Converts each QuadGroup to a single NormalizedPageTarget carrying the full quad list and a pre-computed axis-aligned union bounding box.
Rejects overlay_text if present (replacement text is not implemented; returning an explicit error is safer than silently dropping the field).
Applies option defaults:
mode → Redact
fill_color → black
remove_annotations → true
strip_metadata → false
strip_attachments → false

Normalization is the only place where input validation occurs. All downstream pipeline stages receive already-validated data.

4. Intersection testing¶

NormalizedPageTarget exposes two intersection methods used by the pipeline to decide which content overlaps a target:

intersects_rect(rect) — compares the axis-aligned bounding box of the target's quads against the provided rect. O(1).
intersects_quad(quad) — compares the bounding box of the target's quads against the bounding box of the provided quad. O(1).

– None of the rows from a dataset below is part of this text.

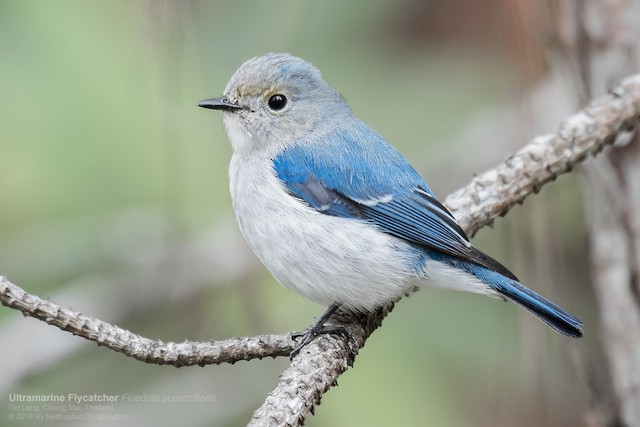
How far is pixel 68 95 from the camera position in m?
3.81

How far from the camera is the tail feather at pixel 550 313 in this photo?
2.53 m

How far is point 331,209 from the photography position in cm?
295

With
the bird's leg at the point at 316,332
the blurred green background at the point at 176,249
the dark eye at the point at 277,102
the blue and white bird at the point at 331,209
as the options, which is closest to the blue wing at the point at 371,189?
the blue and white bird at the point at 331,209

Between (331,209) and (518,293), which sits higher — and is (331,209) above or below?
above

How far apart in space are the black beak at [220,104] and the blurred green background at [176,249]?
1.13 feet

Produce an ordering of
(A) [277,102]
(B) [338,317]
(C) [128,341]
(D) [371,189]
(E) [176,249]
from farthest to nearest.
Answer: (E) [176,249], (A) [277,102], (D) [371,189], (B) [338,317], (C) [128,341]

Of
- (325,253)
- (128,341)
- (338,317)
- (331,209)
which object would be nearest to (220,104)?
(331,209)

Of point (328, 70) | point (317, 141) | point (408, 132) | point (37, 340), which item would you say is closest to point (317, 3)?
point (328, 70)

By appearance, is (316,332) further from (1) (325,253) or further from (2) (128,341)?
(2) (128,341)

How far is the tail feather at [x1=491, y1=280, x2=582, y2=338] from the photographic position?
2531mm

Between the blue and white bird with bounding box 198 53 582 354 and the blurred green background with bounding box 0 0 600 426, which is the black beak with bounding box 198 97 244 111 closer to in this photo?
the blue and white bird with bounding box 198 53 582 354

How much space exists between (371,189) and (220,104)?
2.18 ft

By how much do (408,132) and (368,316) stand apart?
1649 millimetres

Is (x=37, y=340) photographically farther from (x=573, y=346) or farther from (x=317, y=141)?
(x=573, y=346)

Both are AABB approximations. For axis-aligned text (the overwhelmingly common case), the approximation is exact. For rotated text, the bounding box is a conservative over-approximation: it may flag content as intersecting when the actual quads do not overlap. The consequence is a false-positive redaction in a rare case, which is the safe direction for a security tool.

Precise polygon intersection (e.g. SAT or Sutherland-Hodgman) would be more accurate for rotated quads but would complicate the implementation without meaningful benefit for the current supported text subset.

5. The three redaction modes¶

Mode	Text bytes	Glyph positioning	Visual overlay	Use case
`Strip`	Removed from stream	Text reflows	None	Minimal output size; layout preservation not required
`Redact`	Kern-compensated in place	Preserved	Colored filled quad	Default; visually marks the redacted region with a solid rectangle
`Erase`	Kern-compensated in place	Preserved	None	Clean appearance; redacted areas become blank space without a visible marker

Strip is simpler to implement but changes line lengths and can shift surrounding text. Redact and Erase both use kern compensation (see Redaction Application Pipeline) to hold the positions of surrounding glyphs constant, which is critical for legal and regulatory documents where layout integrity is a requirement.

6. Why it was coded this way¶

Decision	Reason
`#[serde(tag = "kind")]` on target variants	Produces JSON like `{ "kind": "rect", ... }` that is unambiguous and human-readable. Tag-based discrimination avoids wrapper objects and keeps the TypeScript SDK bindings clean.
Three distinct types instead of a generic polygon	`Rect` covers the dominant case with minimal input from callers. `Quad` and `QuadGroup` are progressively more expressive. Keeping `Rect` as a named type prevents callers from needing to compute quad corners for the common case.
`QuadGroup` for multi-glyph matches	A text search match spans many glyphs. Returning one target per glyph would produce hundreds of independent targets and complicate overlay generation. Grouping at the target level lets the overlay stage draw one visual region per match.
Pre-computed union bounding box in `NormalizedPageTarget`	Intersection tests are called once per glyph per target per page. Storing the bounding box avoids recomputing it on every call.